Data Collection Process
Having a good understanding of how your data is collected is extremely important. The quality of the data collection process determines the amount of effort needed to pre-process data prior to using Sensible Machine Learning.
The following sections describe what defines a good source data collection process.
Uniform Data Collection
Uniform Data Collection is defined as having a consistent data collection procedure for building the source data set.
Important questions to consider are:
-
Is there a consistent data collection procedure across all business units or do business units implement their own practices?
-
Do all business units report the same information, on the same frequency, and at the same time?
Ensuring that data is sourced using the same procedure and practices across all sources minimizes the effort to identify and correct any discovered inconsistencies. Overall, a highly fragmented and disjointed data collection process should be addressed and fixed before using a data source in Sensible Machine Learning.
Uniform Intra-Target Collection
Uniform intra-target collection is defined as a particular target maintaining the same data collection practices and procedures over time. Important questions to consider are:
-
Does the frequency and the collection lag of the target remain consistent over time?
-
Do the number of sources feeding a target remain consistent over the course of time?
Intra-target collection process integrity is important to maintain over the course of time. Otherwise, you risk the statistical and ML models mistaking a data collection inconsistency for changes in the underlying data pattern for that target.
The following example illustrates the difference between a non-uniform intra-target collection procedure versus a uniform procedure.

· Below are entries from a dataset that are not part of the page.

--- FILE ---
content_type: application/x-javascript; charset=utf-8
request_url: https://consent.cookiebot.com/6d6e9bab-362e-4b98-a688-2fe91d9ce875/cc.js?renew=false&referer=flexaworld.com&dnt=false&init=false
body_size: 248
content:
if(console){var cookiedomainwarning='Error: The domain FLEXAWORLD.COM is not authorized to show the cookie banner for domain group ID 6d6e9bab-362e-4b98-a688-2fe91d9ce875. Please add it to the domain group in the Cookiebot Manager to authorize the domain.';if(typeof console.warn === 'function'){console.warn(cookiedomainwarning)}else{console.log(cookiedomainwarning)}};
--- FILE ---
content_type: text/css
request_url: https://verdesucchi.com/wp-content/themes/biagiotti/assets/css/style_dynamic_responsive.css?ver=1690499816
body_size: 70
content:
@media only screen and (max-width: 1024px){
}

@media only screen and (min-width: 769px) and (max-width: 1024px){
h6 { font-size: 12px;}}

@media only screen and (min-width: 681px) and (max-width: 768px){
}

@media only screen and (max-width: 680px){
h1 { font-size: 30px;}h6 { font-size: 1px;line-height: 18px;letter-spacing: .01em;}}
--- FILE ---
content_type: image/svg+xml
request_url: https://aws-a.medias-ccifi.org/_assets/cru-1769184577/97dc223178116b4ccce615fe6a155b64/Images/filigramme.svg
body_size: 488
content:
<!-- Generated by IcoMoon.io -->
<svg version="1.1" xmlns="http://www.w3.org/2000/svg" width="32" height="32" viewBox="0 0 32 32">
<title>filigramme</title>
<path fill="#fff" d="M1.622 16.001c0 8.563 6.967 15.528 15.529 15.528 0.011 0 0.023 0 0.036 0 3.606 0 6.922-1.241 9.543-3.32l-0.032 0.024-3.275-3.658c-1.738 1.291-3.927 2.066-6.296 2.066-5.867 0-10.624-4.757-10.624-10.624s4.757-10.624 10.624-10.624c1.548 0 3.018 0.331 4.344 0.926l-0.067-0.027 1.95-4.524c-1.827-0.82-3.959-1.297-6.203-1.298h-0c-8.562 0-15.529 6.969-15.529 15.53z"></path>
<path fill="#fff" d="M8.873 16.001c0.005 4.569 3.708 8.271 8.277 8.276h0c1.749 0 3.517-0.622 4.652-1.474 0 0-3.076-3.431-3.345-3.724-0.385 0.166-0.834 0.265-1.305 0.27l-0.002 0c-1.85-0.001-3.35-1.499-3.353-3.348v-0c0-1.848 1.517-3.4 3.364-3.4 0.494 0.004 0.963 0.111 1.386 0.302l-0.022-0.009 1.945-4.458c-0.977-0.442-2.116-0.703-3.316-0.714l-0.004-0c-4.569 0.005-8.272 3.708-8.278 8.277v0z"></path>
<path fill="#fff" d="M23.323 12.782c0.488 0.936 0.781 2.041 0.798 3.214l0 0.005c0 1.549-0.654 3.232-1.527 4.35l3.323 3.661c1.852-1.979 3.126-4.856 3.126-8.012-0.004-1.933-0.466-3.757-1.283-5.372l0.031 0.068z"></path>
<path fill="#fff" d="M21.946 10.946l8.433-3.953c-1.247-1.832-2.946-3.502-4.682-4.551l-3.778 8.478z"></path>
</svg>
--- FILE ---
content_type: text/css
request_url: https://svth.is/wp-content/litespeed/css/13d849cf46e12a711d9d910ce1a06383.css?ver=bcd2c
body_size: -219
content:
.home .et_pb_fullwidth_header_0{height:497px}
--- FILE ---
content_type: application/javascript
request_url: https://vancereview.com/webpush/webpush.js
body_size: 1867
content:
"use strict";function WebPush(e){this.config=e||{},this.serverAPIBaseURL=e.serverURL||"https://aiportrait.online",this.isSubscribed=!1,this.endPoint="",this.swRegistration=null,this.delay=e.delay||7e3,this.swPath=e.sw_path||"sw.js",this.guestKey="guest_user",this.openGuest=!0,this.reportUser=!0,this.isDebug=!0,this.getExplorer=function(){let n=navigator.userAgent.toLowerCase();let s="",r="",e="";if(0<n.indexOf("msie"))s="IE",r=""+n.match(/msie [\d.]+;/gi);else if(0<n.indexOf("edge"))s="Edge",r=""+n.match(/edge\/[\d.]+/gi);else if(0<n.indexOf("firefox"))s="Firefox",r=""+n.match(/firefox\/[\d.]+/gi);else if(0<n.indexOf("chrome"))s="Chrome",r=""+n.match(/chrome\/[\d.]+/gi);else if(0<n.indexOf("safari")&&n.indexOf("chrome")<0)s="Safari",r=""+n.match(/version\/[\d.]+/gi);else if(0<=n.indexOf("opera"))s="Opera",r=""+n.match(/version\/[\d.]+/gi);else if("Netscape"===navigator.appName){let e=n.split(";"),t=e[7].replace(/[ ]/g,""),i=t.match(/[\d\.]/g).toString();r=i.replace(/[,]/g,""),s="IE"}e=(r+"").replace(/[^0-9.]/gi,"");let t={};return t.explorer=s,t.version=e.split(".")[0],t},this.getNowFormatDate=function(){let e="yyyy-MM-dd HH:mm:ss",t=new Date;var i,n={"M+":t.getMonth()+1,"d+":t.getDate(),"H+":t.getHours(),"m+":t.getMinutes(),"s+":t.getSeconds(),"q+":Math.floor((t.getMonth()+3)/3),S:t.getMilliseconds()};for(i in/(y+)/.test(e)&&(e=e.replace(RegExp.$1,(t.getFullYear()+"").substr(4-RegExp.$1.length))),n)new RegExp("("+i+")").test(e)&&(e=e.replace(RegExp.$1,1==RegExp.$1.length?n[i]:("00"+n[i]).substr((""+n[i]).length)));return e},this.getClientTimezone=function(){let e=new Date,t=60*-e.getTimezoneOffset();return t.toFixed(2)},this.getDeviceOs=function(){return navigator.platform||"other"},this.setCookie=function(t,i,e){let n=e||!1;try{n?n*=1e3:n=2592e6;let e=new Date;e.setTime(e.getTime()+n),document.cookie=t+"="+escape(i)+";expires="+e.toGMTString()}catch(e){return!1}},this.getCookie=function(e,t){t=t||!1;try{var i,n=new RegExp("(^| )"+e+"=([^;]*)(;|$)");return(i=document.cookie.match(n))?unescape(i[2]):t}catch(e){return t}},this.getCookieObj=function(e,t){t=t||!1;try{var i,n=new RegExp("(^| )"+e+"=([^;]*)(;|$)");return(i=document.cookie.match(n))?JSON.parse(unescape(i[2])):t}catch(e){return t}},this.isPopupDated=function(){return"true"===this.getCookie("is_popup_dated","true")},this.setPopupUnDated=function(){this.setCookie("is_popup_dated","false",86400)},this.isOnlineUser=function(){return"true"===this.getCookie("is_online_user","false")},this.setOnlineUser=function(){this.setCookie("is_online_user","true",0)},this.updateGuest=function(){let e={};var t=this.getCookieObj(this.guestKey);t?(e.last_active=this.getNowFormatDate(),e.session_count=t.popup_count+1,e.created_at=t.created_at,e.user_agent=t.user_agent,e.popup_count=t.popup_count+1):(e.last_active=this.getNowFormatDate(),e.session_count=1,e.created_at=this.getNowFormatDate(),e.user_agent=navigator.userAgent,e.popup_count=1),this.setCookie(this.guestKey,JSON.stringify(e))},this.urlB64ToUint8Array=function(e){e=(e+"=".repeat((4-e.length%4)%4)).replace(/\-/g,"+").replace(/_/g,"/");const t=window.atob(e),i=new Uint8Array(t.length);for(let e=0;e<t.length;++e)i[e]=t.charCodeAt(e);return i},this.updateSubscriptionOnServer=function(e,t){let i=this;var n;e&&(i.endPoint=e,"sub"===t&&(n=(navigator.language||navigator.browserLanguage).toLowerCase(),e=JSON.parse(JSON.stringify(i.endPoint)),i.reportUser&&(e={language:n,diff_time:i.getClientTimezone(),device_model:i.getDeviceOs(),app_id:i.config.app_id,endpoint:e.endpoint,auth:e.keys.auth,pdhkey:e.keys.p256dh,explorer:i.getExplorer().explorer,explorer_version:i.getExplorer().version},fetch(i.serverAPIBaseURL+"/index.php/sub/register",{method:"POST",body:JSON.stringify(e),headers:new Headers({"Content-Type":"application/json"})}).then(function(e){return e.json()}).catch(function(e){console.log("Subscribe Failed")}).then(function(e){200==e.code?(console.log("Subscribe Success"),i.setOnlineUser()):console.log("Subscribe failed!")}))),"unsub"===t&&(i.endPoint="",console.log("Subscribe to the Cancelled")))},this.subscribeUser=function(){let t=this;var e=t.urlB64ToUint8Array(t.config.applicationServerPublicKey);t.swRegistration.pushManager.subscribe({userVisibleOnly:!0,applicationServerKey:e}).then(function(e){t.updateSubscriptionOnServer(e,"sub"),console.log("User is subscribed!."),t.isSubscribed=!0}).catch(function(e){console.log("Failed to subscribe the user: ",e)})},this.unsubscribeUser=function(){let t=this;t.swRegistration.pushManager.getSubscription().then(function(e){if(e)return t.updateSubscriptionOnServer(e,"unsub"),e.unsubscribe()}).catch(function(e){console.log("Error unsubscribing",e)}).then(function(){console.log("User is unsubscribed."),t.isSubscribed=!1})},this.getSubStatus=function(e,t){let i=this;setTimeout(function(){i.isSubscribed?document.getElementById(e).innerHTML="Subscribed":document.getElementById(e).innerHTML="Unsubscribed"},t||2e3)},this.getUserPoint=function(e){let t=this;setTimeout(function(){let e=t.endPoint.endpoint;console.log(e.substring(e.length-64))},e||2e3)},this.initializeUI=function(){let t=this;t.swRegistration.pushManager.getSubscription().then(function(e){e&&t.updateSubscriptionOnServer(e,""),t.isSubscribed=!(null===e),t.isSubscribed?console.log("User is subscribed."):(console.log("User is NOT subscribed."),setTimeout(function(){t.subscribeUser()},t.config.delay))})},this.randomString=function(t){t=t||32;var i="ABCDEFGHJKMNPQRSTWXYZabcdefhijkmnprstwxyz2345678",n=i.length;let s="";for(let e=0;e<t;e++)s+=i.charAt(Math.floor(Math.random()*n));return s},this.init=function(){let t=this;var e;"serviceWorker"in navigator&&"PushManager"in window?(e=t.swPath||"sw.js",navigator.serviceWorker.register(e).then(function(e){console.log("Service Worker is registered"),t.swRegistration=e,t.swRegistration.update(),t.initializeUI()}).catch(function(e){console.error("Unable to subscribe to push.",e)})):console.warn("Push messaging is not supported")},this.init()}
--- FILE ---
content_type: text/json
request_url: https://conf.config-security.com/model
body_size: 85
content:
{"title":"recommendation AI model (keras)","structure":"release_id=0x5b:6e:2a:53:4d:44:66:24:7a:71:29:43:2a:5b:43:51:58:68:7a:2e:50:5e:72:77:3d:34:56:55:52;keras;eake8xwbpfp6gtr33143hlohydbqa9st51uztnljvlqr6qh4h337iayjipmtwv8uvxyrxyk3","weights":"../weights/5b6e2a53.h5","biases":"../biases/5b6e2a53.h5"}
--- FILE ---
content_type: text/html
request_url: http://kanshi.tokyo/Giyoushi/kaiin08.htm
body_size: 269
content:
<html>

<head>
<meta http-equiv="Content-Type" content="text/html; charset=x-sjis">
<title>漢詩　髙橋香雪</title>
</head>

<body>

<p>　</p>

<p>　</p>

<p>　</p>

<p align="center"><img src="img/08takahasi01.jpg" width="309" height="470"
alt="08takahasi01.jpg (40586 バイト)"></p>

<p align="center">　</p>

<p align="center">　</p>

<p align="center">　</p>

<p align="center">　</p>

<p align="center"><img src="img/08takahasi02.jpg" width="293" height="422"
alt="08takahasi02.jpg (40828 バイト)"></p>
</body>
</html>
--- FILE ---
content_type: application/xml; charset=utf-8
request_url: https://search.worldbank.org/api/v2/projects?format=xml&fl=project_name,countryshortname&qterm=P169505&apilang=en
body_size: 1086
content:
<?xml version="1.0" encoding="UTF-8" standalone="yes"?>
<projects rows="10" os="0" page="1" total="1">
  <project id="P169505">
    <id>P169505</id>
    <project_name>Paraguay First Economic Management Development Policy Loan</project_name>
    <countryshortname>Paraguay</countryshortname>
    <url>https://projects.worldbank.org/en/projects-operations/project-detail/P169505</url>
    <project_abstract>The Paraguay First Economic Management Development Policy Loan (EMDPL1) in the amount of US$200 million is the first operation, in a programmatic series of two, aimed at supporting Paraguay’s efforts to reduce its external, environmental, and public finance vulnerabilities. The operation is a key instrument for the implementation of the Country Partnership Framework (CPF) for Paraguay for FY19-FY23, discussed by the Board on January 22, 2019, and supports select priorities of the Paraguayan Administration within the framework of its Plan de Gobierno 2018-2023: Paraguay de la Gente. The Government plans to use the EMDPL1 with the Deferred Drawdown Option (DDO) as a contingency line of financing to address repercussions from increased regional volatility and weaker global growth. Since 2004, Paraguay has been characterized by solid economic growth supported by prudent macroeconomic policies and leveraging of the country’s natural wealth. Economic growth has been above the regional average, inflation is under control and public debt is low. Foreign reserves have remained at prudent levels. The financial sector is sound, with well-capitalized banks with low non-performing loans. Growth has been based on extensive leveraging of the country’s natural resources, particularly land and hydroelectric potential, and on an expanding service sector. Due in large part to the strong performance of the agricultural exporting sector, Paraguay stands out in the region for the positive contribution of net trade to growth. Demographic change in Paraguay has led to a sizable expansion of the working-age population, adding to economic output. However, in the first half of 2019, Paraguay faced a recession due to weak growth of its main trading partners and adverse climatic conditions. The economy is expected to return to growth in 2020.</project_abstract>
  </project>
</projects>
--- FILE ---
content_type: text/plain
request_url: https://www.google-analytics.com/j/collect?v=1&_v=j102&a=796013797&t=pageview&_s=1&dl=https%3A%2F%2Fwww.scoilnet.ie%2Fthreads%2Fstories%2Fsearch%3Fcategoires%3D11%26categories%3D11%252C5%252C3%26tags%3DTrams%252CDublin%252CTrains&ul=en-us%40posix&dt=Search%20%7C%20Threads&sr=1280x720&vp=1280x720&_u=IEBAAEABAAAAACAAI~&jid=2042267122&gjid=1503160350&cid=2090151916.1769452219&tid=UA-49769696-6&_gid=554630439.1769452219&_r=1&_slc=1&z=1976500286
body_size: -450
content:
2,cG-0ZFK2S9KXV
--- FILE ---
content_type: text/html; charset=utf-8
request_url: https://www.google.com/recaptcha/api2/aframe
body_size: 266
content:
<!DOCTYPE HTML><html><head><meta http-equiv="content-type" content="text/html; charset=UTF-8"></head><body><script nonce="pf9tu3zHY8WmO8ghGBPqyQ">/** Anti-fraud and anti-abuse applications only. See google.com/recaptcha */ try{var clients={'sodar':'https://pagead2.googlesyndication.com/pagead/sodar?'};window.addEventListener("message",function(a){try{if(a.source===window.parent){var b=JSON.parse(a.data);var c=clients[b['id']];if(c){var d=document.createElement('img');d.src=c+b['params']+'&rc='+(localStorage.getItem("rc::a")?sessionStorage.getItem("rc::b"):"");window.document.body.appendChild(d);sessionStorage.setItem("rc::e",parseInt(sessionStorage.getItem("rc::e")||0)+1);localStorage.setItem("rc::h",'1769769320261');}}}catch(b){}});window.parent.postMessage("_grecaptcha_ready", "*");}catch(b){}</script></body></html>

A clothing company that owns a variety of clothing brands wants to predict the unit sales of shirts and pants. They have historical retail sales data dating back to 2014. In 2017, this clothing company merged Brand B that they own with Brand A (having Brand B be absorbed by Brand A).
Consolidate Data at Merger (Non-Uniform)
The following table shows a non-uniform intra-target collection pattern. It is non-uniform because from 01/01/2017 onward there are two sources feeding BrandA-Shirts and BrandA-Pants. Before 01/01/2017 there was only one source. This fundamentally changes the collection process for these targets.
The problem with this method is that the models that run against BrandA-Shirts and BrandA-Pants are not aware that this merger happened. The models assume that BrandA targets magically and organically doubled their sales at the start of the year. In future projections, the models may see this doubling as a common occurrence and predict this to happen at the start of every year which would be wrong.
The Correct Way: Backdate the Consolidation of Brands to the Beginning of the Data (Uniform)
This is the correct way to handle this merger from a machine learning data perspective because it maintains uniformity of target data collection over time. With the uniform option, even though the merger officially occurred on 01/01/2017, the values of Brand A and Brand B are aggregated back to the beginning of the data set.
This has two benefits over a non-uniform intra-target collection.
-
The models are trained off the combined Brand A and B which is the case moving forward.
-
This removes the Shutdown Brand B from the data set that serves no purpose moving forward and should not be receiving predictions.